:: MATERIAL FOR THIS EXERCISE ::
━━━━━━━━━━━━━━━━━━━━━━━━━━━━━━

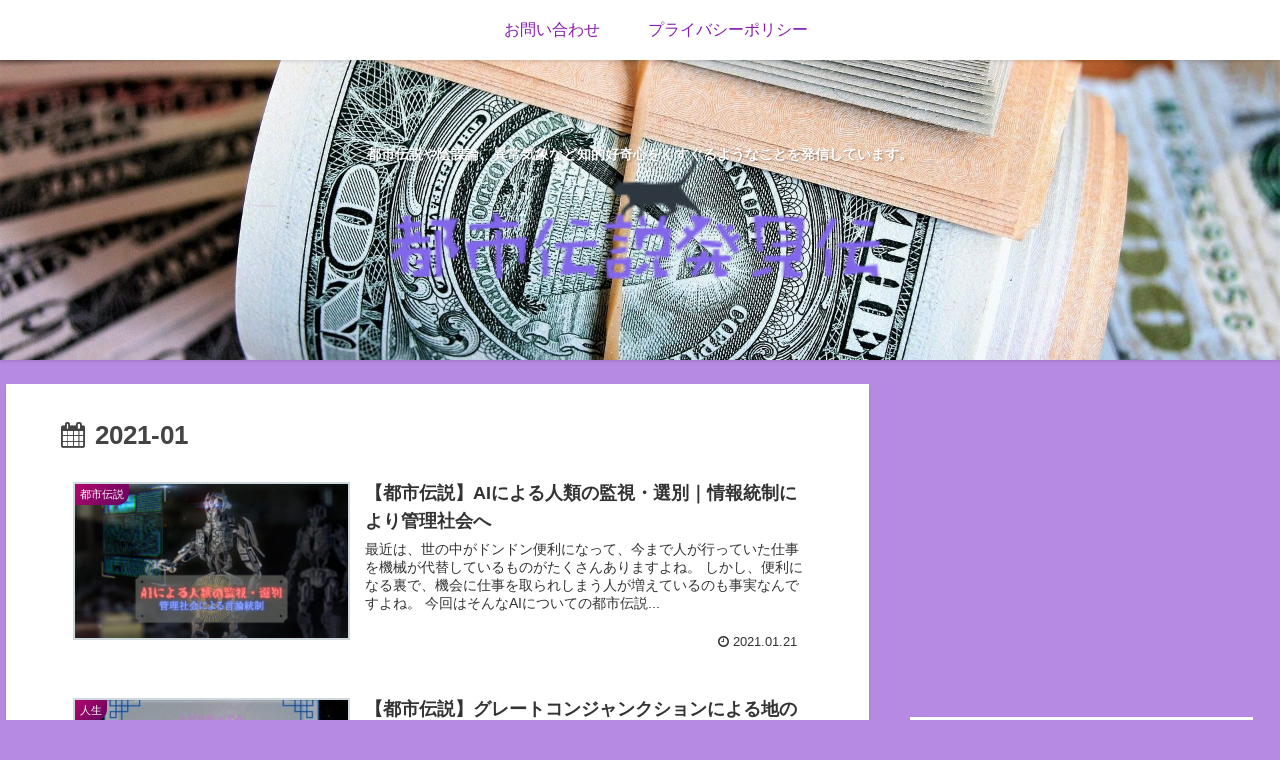

--- FILE ---
content_type: text/html; charset=utf-8
request_url: https://www.google.com/recaptcha/api2/aframe
body_size: -86
content:
<!DOCTYPE HTML><html><head><meta http-equiv="content-type" content="text/html; charset=UTF-8"></head><body><script nonce="JeZQhAlHKJ7cxuKeTgYAZA">/** Anti-fraud and anti-abuse applications only. See google.com/recaptcha */ try{var clients={'sodar':'https://pagead2.googlesyndication.com/pagead/sodar?'};window.addEventListener("message",function(a){try{if(a.source===window.parent){var b=JSON.parse(a.data);var c=clients[b['id']];if(c){var d=document.createElement('img');d.src=c+b['params']+'&rc='+(localStorage.getItem("rc::a")?sessionStorage.getItem("rc::b"):"");window.document.body.appendChild(d);sessionStorage.setItem("rc::e",parseInt(sessionStorage.getItem("rc::e")||0)+1);localStorage.setItem("rc::h",'1769627507655');}}}catch(b){}});window.parent.postMessage("_grecaptcha_ready", "*");}catch(b){}</script></body></html>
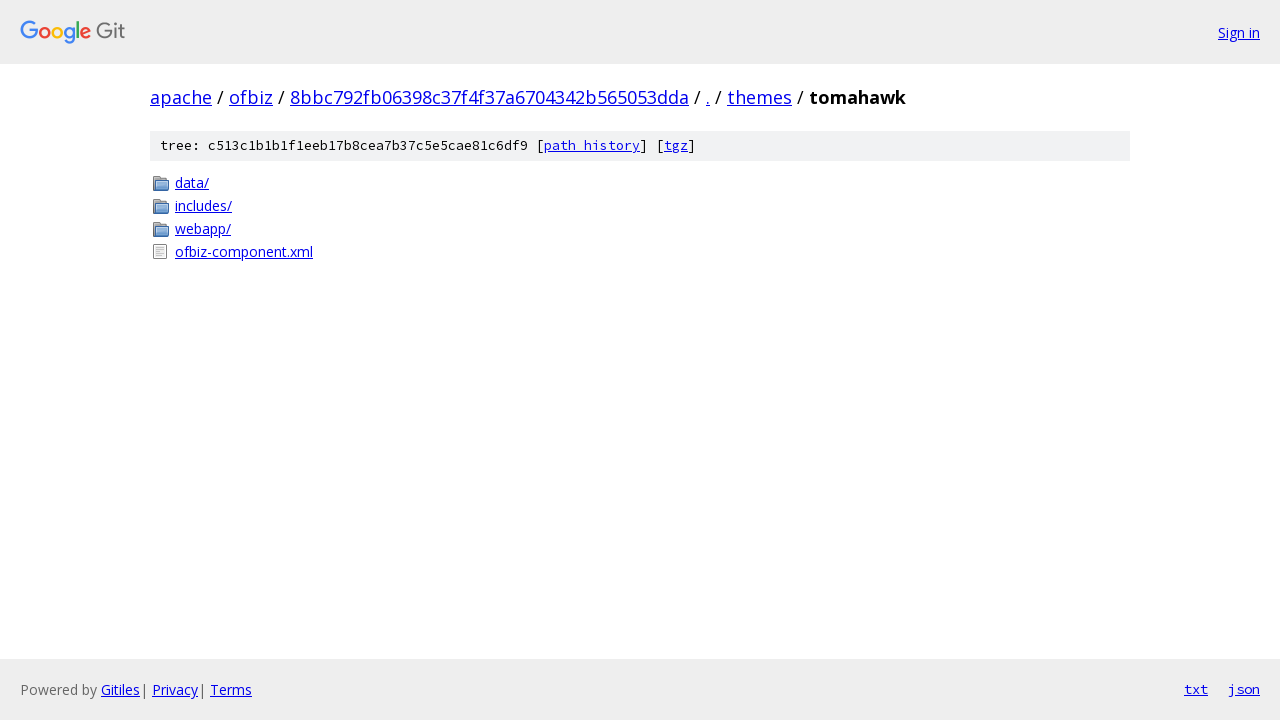

--- FILE ---
content_type: text/html; charset=utf-8
request_url: https://apache.googlesource.com/ofbiz/+/8bbc792fb06398c37f4f37a6704342b565053dda/themes/tomahawk
body_size: 751
content:
<!DOCTYPE html><html lang="en"><head><meta charset="utf-8"><meta name="viewport" content="width=device-width, initial-scale=1"><title>themes/tomahawk - ofbiz - Git at Google</title><link rel="stylesheet" type="text/css" href="/+static/base.css"><!-- default customHeadTagPart --></head><body class="Site"><header class="Site-header"><div class="Header"><a class="Header-image" href="/"><img src="//www.gstatic.com/images/branding/lockups/2x/lockup_git_color_108x24dp.png" width="108" height="24" alt="Google Git"></a><div class="Header-menu"> <a class="Header-menuItem" href="https://accounts.google.com/AccountChooser?faa=1&amp;continue=https://apache.googlesource.com/login/ofbiz/%2B/8bbc792fb06398c37f4f37a6704342b565053dda/themes/tomahawk">Sign in</a> </div></div></header><div class="Site-content"><div class="Container "><div class="Breadcrumbs"><a class="Breadcrumbs-crumb" href="/?format=HTML">apache</a> / <a class="Breadcrumbs-crumb" href="/ofbiz/">ofbiz</a> / <a class="Breadcrumbs-crumb" href="/ofbiz/+/8bbc792fb06398c37f4f37a6704342b565053dda">8bbc792fb06398c37f4f37a6704342b565053dda</a> / <a class="Breadcrumbs-crumb" href="/ofbiz/+/8bbc792fb06398c37f4f37a6704342b565053dda/">.</a> / <a class="Breadcrumbs-crumb" href="/ofbiz/+/8bbc792fb06398c37f4f37a6704342b565053dda/themes">themes</a> / <span class="Breadcrumbs-crumb">tomahawk</span></div><div class="TreeDetail"><div class="u-sha1 u-monospace TreeDetail-sha1">tree: c513c1b1b1f1eeb17b8cea7b37c5e5cae81c6df9 [<a href="/ofbiz/+log/8bbc792fb06398c37f4f37a6704342b565053dda/themes/tomahawk">path history</a>] <span>[<a href="/ofbiz/+archive/8bbc792fb06398c37f4f37a6704342b565053dda/themes/tomahawk.tar.gz">tgz</a>]</span></div><ol class="FileList"><li class="FileList-item FileList-item--gitTree" title="Tree - data/"><a class="FileList-itemLink" href="/ofbiz/+/8bbc792fb06398c37f4f37a6704342b565053dda/themes/tomahawk/data/">data/</a></li><li class="FileList-item FileList-item--gitTree" title="Tree - includes/"><a class="FileList-itemLink" href="/ofbiz/+/8bbc792fb06398c37f4f37a6704342b565053dda/themes/tomahawk/includes/">includes/</a></li><li class="FileList-item FileList-item--gitTree" title="Tree - webapp/"><a class="FileList-itemLink" href="/ofbiz/+/8bbc792fb06398c37f4f37a6704342b565053dda/themes/tomahawk/webapp/">webapp/</a></li><li class="FileList-item FileList-item--regularFile" title="Regular file - ofbiz-component.xml"><a class="FileList-itemLink" href="/ofbiz/+/8bbc792fb06398c37f4f37a6704342b565053dda/themes/tomahawk/ofbiz-component.xml">ofbiz-component.xml</a></li></ol></div></div> <!-- Container --></div> <!-- Site-content --><footer class="Site-footer"><div class="Footer"><span class="Footer-poweredBy">Powered by <a href="https://gerrit.googlesource.com/gitiles/">Gitiles</a>| <a href="https://policies.google.com/privacy">Privacy</a>| <a href="https://policies.google.com/terms">Terms</a></span><span class="Footer-formats"><a class="u-monospace Footer-formatsItem" href="?format=TEXT">txt</a> <a class="u-monospace Footer-formatsItem" href="?format=JSON">json</a></span></div></footer></body></html>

━━━━━━━━━━━━━━━━━━━━━━━━━━━━━━

:: TASK ::
A verbatim copy of every record above is required, with all pictures omitted.

:: EXERCISE RESPONSE ::
--- FILE ---
content_type: text/html; charset=utf-8
request_url: https://www.google.com/recaptcha/api2/aframe
body_size: -86
content:
<!DOCTYPE HTML><html><head><meta http-equiv="content-type" content="text/html; charset=UTF-8"></head><body><script nonce="JeZQhAlHKJ7cxuKeTgYAZA">/** Anti-fraud and anti-abuse applications only. See google.com/recaptcha */ try{var clients={'sodar':'https://pagead2.googlesyndication.com/pagead/sodar?'};window.addEventListener("message",function(a){try{if(a.source===window.parent){var b=JSON.parse(a.data);var c=clients[b['id']];if(c){var d=document.createElement('img');d.src=c+b['params']+'&rc='+(localStorage.getItem("rc::a")?sessionStorage.getItem("rc::b"):"");window.document.body.appendChild(d);sessionStorage.setItem("rc::e",parseInt(sessionStorage.getItem("rc::e")||0)+1);localStorage.setItem("rc::h",'1769627507655');}}}catch(b){}});window.parent.postMessage("_grecaptcha_ready", "*");}catch(b){}</script></body></html>

--- FILE ---
content_type: text/html; charset=utf-8
request_url: https://apache.googlesource.com/ofbiz/+/8bbc792fb06398c37f4f37a6704342b565053dda/themes/tomahawk
body_size: 751
content:
<!DOCTYPE html><html lang="en"><head><meta charset="utf-8"><meta name="viewport" content="width=device-width, initial-scale=1"><title>themes/tomahawk - ofbiz - Git at Google</title><link rel="stylesheet" type="text/css" href="/+static/base.css"><!-- default customHeadTagPart --></head><body class="Site"><header class="Site-header"><div class="Header"><a class="Header-image" href="/"><img src="//www.gstatic.com/images/branding/lockups/2x/lockup_git_color_108x24dp.png" width="108" height="24" alt="Google Git"></a><div class="Header-menu"> <a class="Header-menuItem" href="https://accounts.google.com/AccountChooser?faa=1&amp;continue=https://apache.googlesource.com/login/ofbiz/%2B/8bbc792fb06398c37f4f37a6704342b565053dda/themes/tomahawk">Sign in</a> </div></div></header><div class="Site-content"><div class="Container "><div class="Breadcrumbs"><a class="Breadcrumbs-crumb" href="/?format=HTML">apache</a> / <a class="Breadcrumbs-crumb" href="/ofbiz/">ofbiz</a> / <a class="Breadcrumbs-crumb" href="/ofbiz/+/8bbc792fb06398c37f4f37a6704342b565053dda">8bbc792fb06398c37f4f37a6704342b565053dda</a> / <a class="Breadcrumbs-crumb" href="/ofbiz/+/8bbc792fb06398c37f4f37a6704342b565053dda/">.</a> / <a class="Breadcrumbs-crumb" href="/ofbiz/+/8bbc792fb06398c37f4f37a6704342b565053dda/themes">themes</a> / <span class="Breadcrumbs-crumb">tomahawk</span></div><div class="TreeDetail"><div class="u-sha1 u-monospace TreeDetail-sha1">tree: c513c1b1b1f1eeb17b8cea7b37c5e5cae81c6df9 [<a href="/ofbiz/+log/8bbc792fb06398c37f4f37a6704342b565053dda/themes/tomahawk">path history</a>] <span>[<a href="/ofbiz/+archive/8bbc792fb06398c37f4f37a6704342b565053dda/themes/tomahawk.tar.gz">tgz</a>]</span></div><ol class="FileList"><li class="FileList-item FileList-item--gitTree" title="Tree - data/"><a class="FileList-itemLink" href="/ofbiz/+/8bbc792fb06398c37f4f37a6704342b565053dda/themes/tomahawk/data/">data/</a></li><li class="FileList-item FileList-item--gitTree" title="Tree - includes/"><a class="FileList-itemLink" href="/ofbiz/+/8bbc792fb06398c37f4f37a6704342b565053dda/themes/tomahawk/includes/">includes/</a></li><li class="FileList-item FileList-item--gitTree" title="Tree - webapp/"><a class="FileList-itemLink" href="/ofbiz/+/8bbc792fb06398c37f4f37a6704342b565053dda/themes/tomahawk/webapp/">webapp/</a></li><li class="FileList-item FileList-item--regularFile" title="Regular file - ofbiz-component.xml"><a class="FileList-itemLink" href="/ofbiz/+/8bbc792fb06398c37f4f37a6704342b565053dda/themes/tomahawk/ofbiz-component.xml">ofbiz-component.xml</a></li></ol></div></div> <!-- Container --></div> <!-- Site-content --><footer class="Site-footer"><div class="Footer"><span class="Footer-poweredBy">Powered by <a href="https://gerrit.googlesource.com/gitiles/">Gitiles</a>| <a href="https://policies.google.com/privacy">Privacy</a>| <a href="https://policies.google.com/terms">Terms</a></span><span class="Footer-formats"><a class="u-monospace Footer-formatsItem" href="?format=TEXT">txt</a> <a class="u-monospace Footer-formatsItem" href="?format=JSON">json</a></span></div></footer></body></html>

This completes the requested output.